» **ACTIVITY A**
Copy the stretch of the Expire module discussion from "Comment #29" through "with the hostnames.", swapping "hostnames" for "domain names".
» **ACTIVITY B**
Resume the Expire module discussion, writing what follows its last sentence.

» **EXTRACT TO READ**
((

It looks like we're pretty close to getting it working here...
Comment #26
damienmckennaChanging my mind.. it should use the version of the path from the $paths argument instead of the $wildcards argument when adding new wildcard paths.
Comment #27
damienmckennaLooking at how the Akamai module does it, it only deals with the keys of the $paths list, it ignores the full URL and manually adds those directly. Shouldn't the Varnish module do likewise?
Comment #28
damienmckenna@mfb: fyi I'm trying to use Varnish and Akamai, so I understand and appreciate the goal of supporting multiple systems.
Out of interest, what sort of changes are you making to the URLs via hook_expire_urls_alter? I'm going to be using it to do some adjustments on Panels paths, but I was thinking of managing the hostnames in Varnish and Akamai because that would mean the list of URLs would be shorter thus easier to manage, a separation of concerns if you will.
Comment #29
damienmckennaBTW while working with the Akamai module I'm starting to think that Expire should only know about the internal paths & aliases, it should be up to the module processing hook_expire_cache() to deal with the hostnames.
Comment #30
manarth commentedAre you able to elaborate on your use-case a little Damien?
I can hazard a guess - for example, a third-party CDN taking care of www.example.com, but mapping the backend path to something like backend.example.com which would be handled by Varnish - but a concrete example with the issue you're facing might give us better context, and more insight into where any alter hooks would be best suited.
I mostly run Varnish, but I've had a couple sites running both Varnish and Stingray (now Riverbed) Traffic Manager as internal caches under our control, as well as an external CDN. Working with multiple internal and external caches always felt a bit of a balancing act, and whatever I end up doing, I'm constantly questioning whether it's the "correct" approach. I think we need to get all the maintainers together in a room to hash out appropriate policies…when's the next Drupalcon again? :-D
Comment #31
mfbThe reason I configure Expire module to include the base URL is that I want to be able to implement hook_expire_urls_alter() on my site and modify the list of absolute URLs that are being purged, as documented at http://cgit.drupalcode.org/expire/tree/expire.api.php#n82
I would say modules that implement hook_expire_cache() should fully support the API. They may get an array of absolute URLs or internal paths, depending on the configuration of Expire module, as described at http://cgit.drupalcode.org/expire/tree/expire.api.php#n8
I can't speak for why Akamai module doesn't fully support the API; it might just be that the developers chose not to support some complex use cases like multiple hostnames / base URLs for the same site.

))

» **RAW DATA**
((

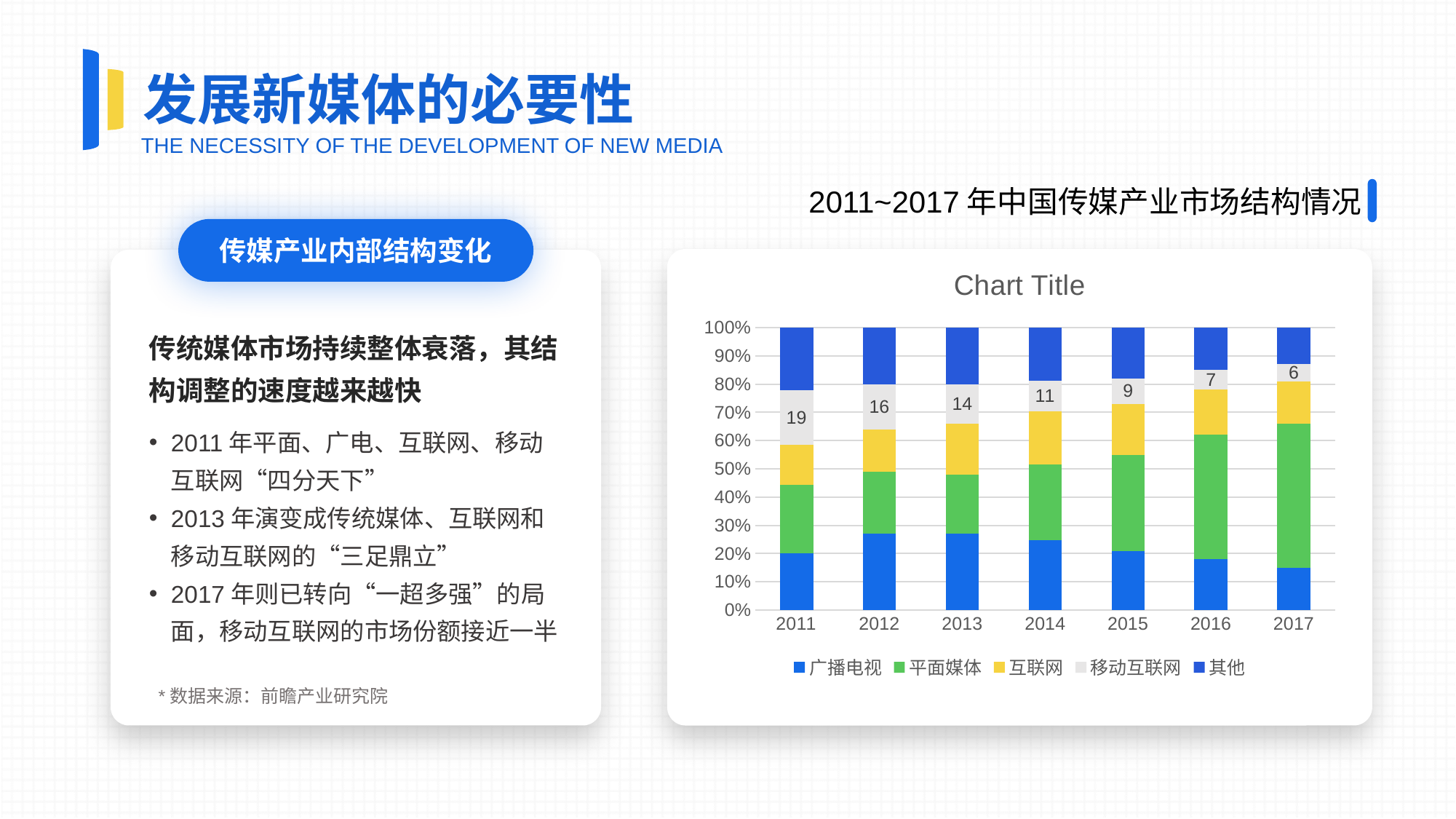
In which year is the labelled 移动互联网 value the lowest? 2017 Is the 广播电视 share in 2012 greater or less than 20%? greater What is the difference between the 移动互联网 labels for 2011 and 2017? 13 What is the data label for 移动互联网 in 2011? 19 What kind of chart is shown? stacked bar chart What is the data label for 移动互联网 in 2017? 6 In which year is the labelled 移动互联网 value the highest? 2011 Do the 移动互联网 labels rise or fall from 2011 to 2017? fall What is the data label for 移动互联网 in 2014? 11 Which year has the larger 移动互联网 label, 2012 or 2015? 2012 How many years are shown on the x axis? 7 How many series does the legend list? 5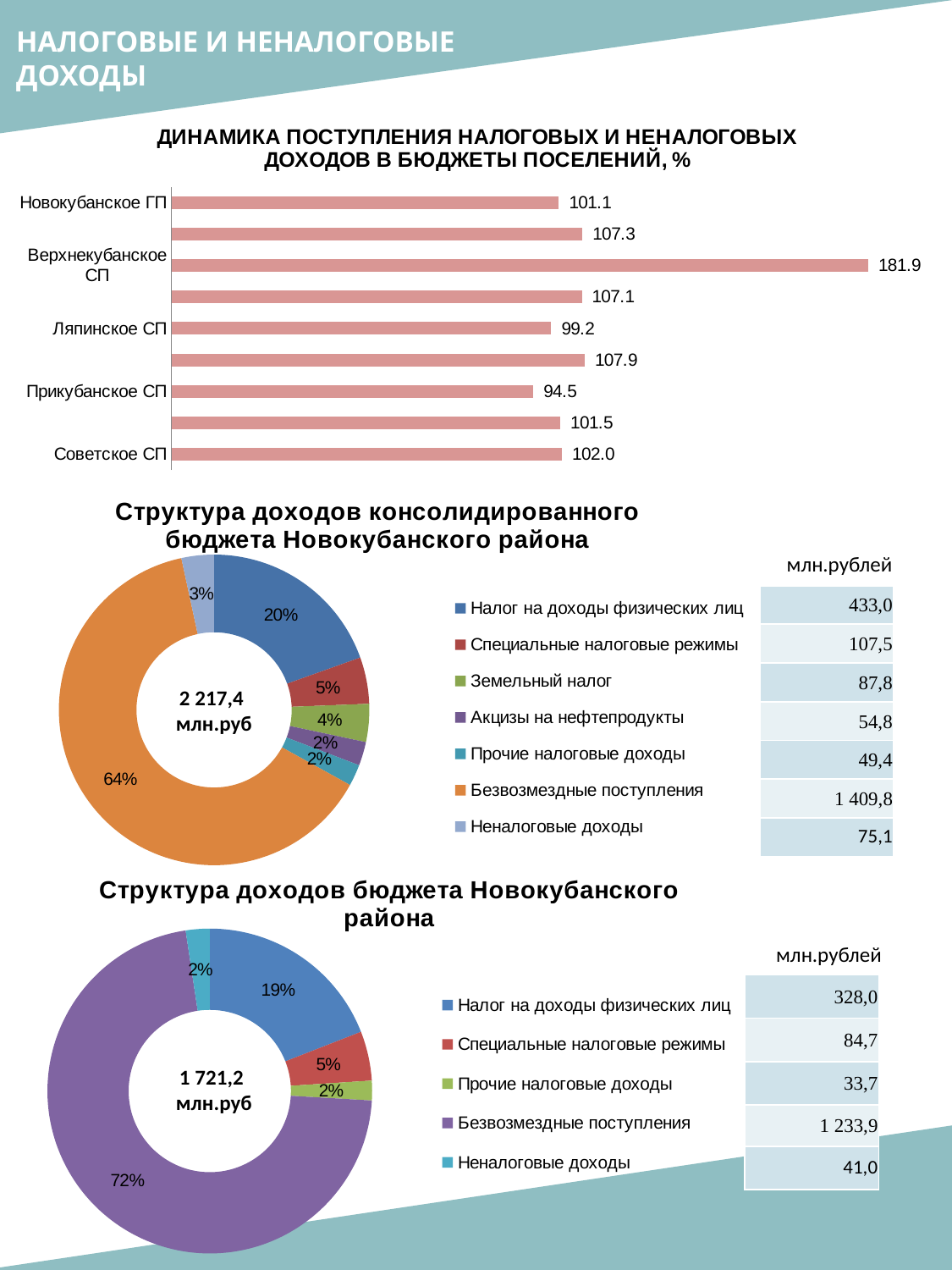
In the bar chart 'Динамика поступления налоговых и неналоговых доходов в бюджеты поселений, %', which labelled settlement has the highest value? Верхнекубанское СП In the bar chart 'Динамика поступления налоговых и неналоговых доходов в бюджеты поселений, %', which labelled settlement has the lowest value? Прикубанское СП In the bar chart 'Динамика поступления налоговых и неналоговых доходов в бюджеты поселений, %', what is the difference between the values for Советское СП and Новокубанское ГП? 0.9 How many categories does the legend of 'Структура доходов консолидированного бюджета Новокубанского района' list? 7 In the chart 'Структура доходов консолидированного бюджета Новокубанского района', what share do Безвозмездные поступления have? 64% In the chart 'Структура доходов бюджета Новокубанского района', what is the value in млн.рублей for Безвозмездные поступления? 1 233,9 In the bar chart 'Динамика поступления налоговых и неналоговых доходов в бюджеты поселений, %', how many bars are plotted? 9 In the chart 'Структура доходов бюджета Новокубанского района', which is larger: Специальные налоговые режимы or Неналоговые доходы? Специальные налоговые режимы In the bar chart 'Динамика поступления налоговых и неналоговых доходов в бюджеты поселений, %', what is the value for Прикубанское СП? 94.5 In the chart 'Структура доходов консолидированного бюджета Новокубанского района', what is the value in млн.рублей for Налог на доходы физических лиц? 433,0 What type of chart is 'Динамика поступления налоговых и неналоговых доходов в бюджеты поселений, %'? Bar chart In the bar chart 'Динамика поступления налоговых и неналоговых доходов в бюджеты поселений, %', what is the value for Верхнекубанское СП? 181.9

))

» **FINAL ANSWER A**
Comment #29
damienmckennaBTW while working with the Akamai module I'm starting to think that Expire should only know about the internal paths & aliases, it should be up to the module processing hook_expire_cache() to deal with the domain names.

» **FINAL ANSWER B**
Comment #32
mfbYes, we have a Varnish instance handling an internal hostname, and Fastly handling the main hostname.
AFAIK Fastly module doesn't have any built-in hook to alter the URLs that are passed in by Expire module, so we rely on hook_expire_urls_alter() to alter the list of URLs (adding additional hostnames, etc.)
Curently Fastly module works fine with hook_expire_urls_alter(). But if Varnish module goes in the direction of not accepting full URLs, then we'd have to add a hook to Fastly module to provide for URL altering.
I don't feel too strongly about it, but I think it makes sense for Expire module to work with absolute URLs. After all, Drupal core certainly knows about absolute URLs (the page cache is keyed based on absolute URL) so why shouldn't Expire module. Theoretically this would mean less code in all the implementing modules, like Fastly, to allow for URL altering.
Comment #33
manarth commentedThe Varnish module currently uses an API command that requires the hostname -
ban req.http.host ~ $host && req.url ~ "$pattern", but Varnish supports an alternative command that ignores the hostname:ban.url.It's worth noting that the syntax is different for Varnish 1 and Varnish 2, but both are deprecated so maybe they can be ignored.
In the same way that the Varnish module allows a choice between ban and ban-lurker, it might be worth providing a configuration choice between ban and ban.url.
For the comments about
hook_expire_cache(): I absolutely agree that we should fully implement the API specified by the Expire module; partial implementation would become more confusing. There may be some value in Expire changing the API to separate hostnames from URLs, but if that changed, that's probably a big enough change to expect a new major version, and that's something we can test for.Comment #34
mfbHere's a slight optimization: Add the wildcard regex to the path it's associated with, rather than a new path.
Comment #35
damienmckennaCould someone please clarify what the "[/?]" part of the change means? Why is it insufficient to not just add ".*" to the end of the path?
FYI the "ban.url" command was removed in 4.0 (https://lassekarstensen.wordpress.com/2014/06/03/what-happened-to-ban-ur...), and they just released 5.0, so we shouldn't be focused on what was available in v1 or v2.
Comment #36
damienmckennaThe exact scenario I'm working on has a few pieces to it. As guessed, we have an editorial instance of the site, say "admin.example.com", and a public instance of the site, "www.example.com"; only the public site is cached with Varnish and Akamai, the admin side is not, so when we edit things on admin.example.com we have to be able to make it clear the caches at www.example.com for the corresponding path.
Furthermore, we have Panels pages that are a) have different aliases for each locale, b) have arguments passed to them. Take a Panels page with the path "my-page/%". It might have an alias "fr/moi-page/%" for French, "de/das-page/%" for German, etc. Then, there are the arguments passed in, so the actual visible URL could be "my-page/12345" for English, "fr/moi-page/12345" for French, etc. When someone edits the Panels page we need to clear the caches of both the translated paths but also all of the paths with arguments. Varnish appears to be able to handle our needs, with a few patches, and I'm just getting into Akamai today.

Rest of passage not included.